→ **Yapılacak işler**:
1/ Aşağıdaki mahkeme kararına göre şu ifadelerin her biri için evet ya da hayır deyin ve karardaki belirleyici sözleri aynen alıntılayın: (a) Taraflar arasındaki sponsorluk sözleşmesi 18/12/2018 tarihinde imzalanmıştır. (b) Davalı, davacı şirketten ön ödeme olarak 106.200,00 TL almıştır. (c) Davacı, davalının %20 oranında icra inkar tazminatına mahkum edilmesini istemektedir.
2/ Aşağıdaki mahkeme kararını, verilen son cümleden sonra gelecek şekilde sürdürün.

→ **Okunacak bölüm**:

Emsal Mahkeme Kararı İstanbul 4. Asliye Ticaret Mahkemesi 2019/353 E. 2019/541 K. 14.06.2019 T.

Görüntülediğiniz mahkeme kararı henüz kesinleşmemiştir. Yararlı olması amacıyla eklenmiştir.

T.C.
İSTANBUL
4. ASLİYE TİCARET MAHKEMESİ

ESAS NO : 2019/353 Esas
KARAR NO : 2019/541

DAVA : Menfi Tespit (Ticari Nitelikteki Hizmet Sözleşmesinden Kaynaklanan)
DAVA TARİHİ : 13/06/2019
KARAR TARİHİ : 14/06/2019

Mahkememizde görülmekte olan Menfi Tespit (Ticari Nitelikteki Hizmet Sözleşmesinden Kaynaklanan) davasının yapılan açık yargılaması sonunda,
Davacı vekili dilekçesinde özetle; müvekkili ile davalı arasında 18/12/2018 tarihinde sponsorluk sözleşmesi imzalandığını ve müvekkili şirketin … Festivalinin resmi sponsoru olduğunu, davalı tarafın yapılan organizasyonda üzerine düşen edimi yerine getirmediğini, müvekkili şirket tarafından davalıya sözleşme kapsamındaki yükümlülüklerini yerine getirmesi için süre tanındığını ancak davalı tarafça bu hususta eylem gerçekleştirilmemesi üzerine sözleşmenin feshedildiğini, davalı tarafın fesihten sonra 12/04/2019 ile 18/12/2023 tarihleri arasında doğacak 106.200,00 TL’lik lacaklarını “… Adi Ortaklığı” ünvanlı firmaya devrettiğini, davalı tarafın müvekkili şirkette ön ödeme olarak almış olduğu 59.000,00 TL’yi iade etmesi gerekirken müvekkilinin haklı fesih sonucu feshedilen sözleşmeden dolayı 106.200,00 TL’lik borcu olduğuna ilişkin icra takibi başlatıldığını, kabul anlamına gelmemekle birlikte davalının borcu temlik etmesi nedeni ile icra dosyasında alacaklı olmasının mümkün olmadığını, müvekkilinin davalıya borcunun bulunmadığını, müvekkilinin sözleşmeye aykırılıkların giderilmesi için davalıya ihtarname çıkarttığını ancak geri dönüş alamadığını, sözleşmenin haklı nedenle feshedildiğini, icra dosyasına yatırılacak paranın alacaklıya ödenmemesi hususunda tedbir kararı verilmesi gerektiğini, davalı tarafın kötüniyetli takip yapması sebebi ile %20 oranında icra inkar tazminatına mahkum edilmesine, bu nedenlerle; öncelikle tedbir kararı verilmesini, davanın kabulü ile müvekkili şirketin davalıya karşı borçlu olmadığının tespitine, davalının haksız ve kötü niyetli olarak başlattığı icra takibi nedeni ile %20 icra inkar tazminatına mahkum edilmesine, yargılama giderleri ile vekalet ücretinin karşı tarafa bırakılmasına karar verilmesini talep ve dava etmiştir.

→ **Sağlanan öğeler**:
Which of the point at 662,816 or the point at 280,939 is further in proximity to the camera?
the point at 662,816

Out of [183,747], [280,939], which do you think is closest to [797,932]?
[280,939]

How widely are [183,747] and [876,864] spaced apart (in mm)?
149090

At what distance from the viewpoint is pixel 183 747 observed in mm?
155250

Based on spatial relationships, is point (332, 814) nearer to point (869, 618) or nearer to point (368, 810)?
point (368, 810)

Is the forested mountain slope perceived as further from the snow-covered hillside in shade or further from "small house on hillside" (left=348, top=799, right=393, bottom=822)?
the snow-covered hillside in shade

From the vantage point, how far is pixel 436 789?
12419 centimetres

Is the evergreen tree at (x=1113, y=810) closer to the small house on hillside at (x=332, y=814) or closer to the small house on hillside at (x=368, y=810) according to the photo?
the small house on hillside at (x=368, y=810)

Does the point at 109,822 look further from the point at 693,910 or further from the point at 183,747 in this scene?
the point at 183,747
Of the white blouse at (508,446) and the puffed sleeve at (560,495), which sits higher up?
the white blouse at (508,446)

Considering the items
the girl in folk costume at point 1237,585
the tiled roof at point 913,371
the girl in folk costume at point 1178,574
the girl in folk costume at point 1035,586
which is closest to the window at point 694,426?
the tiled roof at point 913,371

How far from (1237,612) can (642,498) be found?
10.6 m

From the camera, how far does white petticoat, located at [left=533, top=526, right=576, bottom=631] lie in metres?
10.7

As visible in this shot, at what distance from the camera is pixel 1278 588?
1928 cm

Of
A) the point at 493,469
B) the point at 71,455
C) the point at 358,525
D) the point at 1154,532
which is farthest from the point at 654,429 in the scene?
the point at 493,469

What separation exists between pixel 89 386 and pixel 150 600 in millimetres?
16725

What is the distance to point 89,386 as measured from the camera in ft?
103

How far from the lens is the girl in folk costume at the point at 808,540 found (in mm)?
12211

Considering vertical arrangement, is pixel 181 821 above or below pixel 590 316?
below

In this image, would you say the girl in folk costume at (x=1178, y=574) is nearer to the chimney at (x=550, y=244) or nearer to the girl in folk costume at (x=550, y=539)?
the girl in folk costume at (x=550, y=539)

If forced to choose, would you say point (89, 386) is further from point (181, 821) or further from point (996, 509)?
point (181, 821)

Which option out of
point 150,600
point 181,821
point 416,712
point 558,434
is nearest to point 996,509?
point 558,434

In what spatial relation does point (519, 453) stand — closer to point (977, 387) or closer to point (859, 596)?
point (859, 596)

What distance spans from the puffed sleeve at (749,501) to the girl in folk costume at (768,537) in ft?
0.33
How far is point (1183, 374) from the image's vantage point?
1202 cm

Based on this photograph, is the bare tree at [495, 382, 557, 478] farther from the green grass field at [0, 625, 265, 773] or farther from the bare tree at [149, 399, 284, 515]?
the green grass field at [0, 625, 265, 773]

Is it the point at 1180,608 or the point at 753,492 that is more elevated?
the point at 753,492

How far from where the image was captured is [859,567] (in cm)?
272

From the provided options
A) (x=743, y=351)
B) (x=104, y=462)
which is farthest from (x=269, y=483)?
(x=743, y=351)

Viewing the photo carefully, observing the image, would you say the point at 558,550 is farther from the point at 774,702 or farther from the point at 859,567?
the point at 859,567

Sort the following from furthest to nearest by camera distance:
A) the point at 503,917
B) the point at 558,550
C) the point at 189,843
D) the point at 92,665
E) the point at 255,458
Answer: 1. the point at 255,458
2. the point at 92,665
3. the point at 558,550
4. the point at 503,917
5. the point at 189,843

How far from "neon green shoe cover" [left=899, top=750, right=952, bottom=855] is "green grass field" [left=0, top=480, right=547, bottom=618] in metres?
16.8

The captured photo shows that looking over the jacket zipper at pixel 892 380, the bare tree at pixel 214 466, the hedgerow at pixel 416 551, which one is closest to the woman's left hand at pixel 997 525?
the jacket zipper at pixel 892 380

→ **Çıktılar**:
1/
(a) Evet: "müvekkili ile davalı arasında 18/12/2018 tarihinde sponsorluk sözleşmesi imzalandığını"
(b) Hayır: "davalı tarafın müvekkili şirkette ön ödeme olarak almış olduğu 59.000,00 TL’yi iade etmesi gerekirken"
(c) Evet: "davalının haksız ve kötü niyetli olarak başlattığı icra takibi nedeni ile %20 icra inkar tazminatına mahkum edilmesine"

2/
Deliller:
Sponsorluk sözleşmesi, temlikname, ihtarname, fesih bildirimi, … 37. İcra Müdürlüğünün … E sayılı dosyası, bilirkişi, ticari defter.
GEREKÇE :
Dava; menfi tespit talebine ilişkin alacak davasıdır.
Tüm dosya kapsamı bir bütün olarak değerlendirildiğinde;
01.01.2019 tarihinde yürürlüğe giren ve 03/01/2011 tarihli ve 6102 sayılı Türk Ticaret Kanununun 5 inci maddesinden sonra gelmek üzere eklenen maddeye göre :
MADDE 5/A- (1) Bu Kanunun 4 üncü maddesinde ve diğer kanunlarda belirtilen ticari davalardan, konusu bir miktar paranın ödenmesi olan alacak ve tazminat talepleri hakkında dava açılmadan önce arabulucuya başvurulmuş olması dava şartıdır.
6325 sayılı Hukuk Uyuşmazlıklarında Arabuluculuk Kanununun 3 üncü maddesinin birinci fıkrasına eklenen cümle ile
“Dava şartı olarak arabuluculuk
MADDE 18/A- (1) İlgili kanunlarda arabulucuya başvurulmuş olması dava şartı olarak kabul edilmiş ise arabuluculuk sürecine aşağıdaki hükümler uygulanır.
(2) Davacı, arabuluculuk faaliyeti sonunda anlaşmaya varılamadığına ilişkin son tutanağın aslını veya arabulucu tarafından onaylanmış bir örneğini dava dilekçesine eklemek zorundadır. Bu zorunluluğa uyulmaması hâlinde mahkemece davacıya, son tutanağın bir haftalık kesin süre içinde mahkemeye sunulması gerektiği, aksi takdirde davanın usulden reddedileceği ihtarını içeren davetiye gönderilir. İhtarın gereği yerine getirilmez ise dava dilekçesi karşı tarafa tebliğe çıkarılmaksızın davanın usulden reddine karar verilir. Arabulucuya başvurulmadan dava açıldığının anlaşılması hâlinde herhangi bir işlem yapılmaksızın davanın, dava şartı yokluğu sebebiyle usulden reddine karar verilir.
Dava dilekçesinin incelenmesi neticesinde; davanın 7155 sayılı Kanunun 26. Maddesinde belirtilen yürürlük tarihi olan 01.01.2019 tarihinden sonra açıldığı, davanın menfi tespit davası olduğundan zorunlu arabuluculuk durumunun söz konusu olduğu ve davacının arabuluculuğa başvurmadan doğrudan dava açtığı anlaşılmakla 6325 sayılı Hukuk Uyuşmazlıklarında Arabuluculuk Kanununun m.l8/A-f.2 hükmü gereğince davanın dava şartı yokluğu nedeni ile usulden reddine karar vermek gerekmiştir.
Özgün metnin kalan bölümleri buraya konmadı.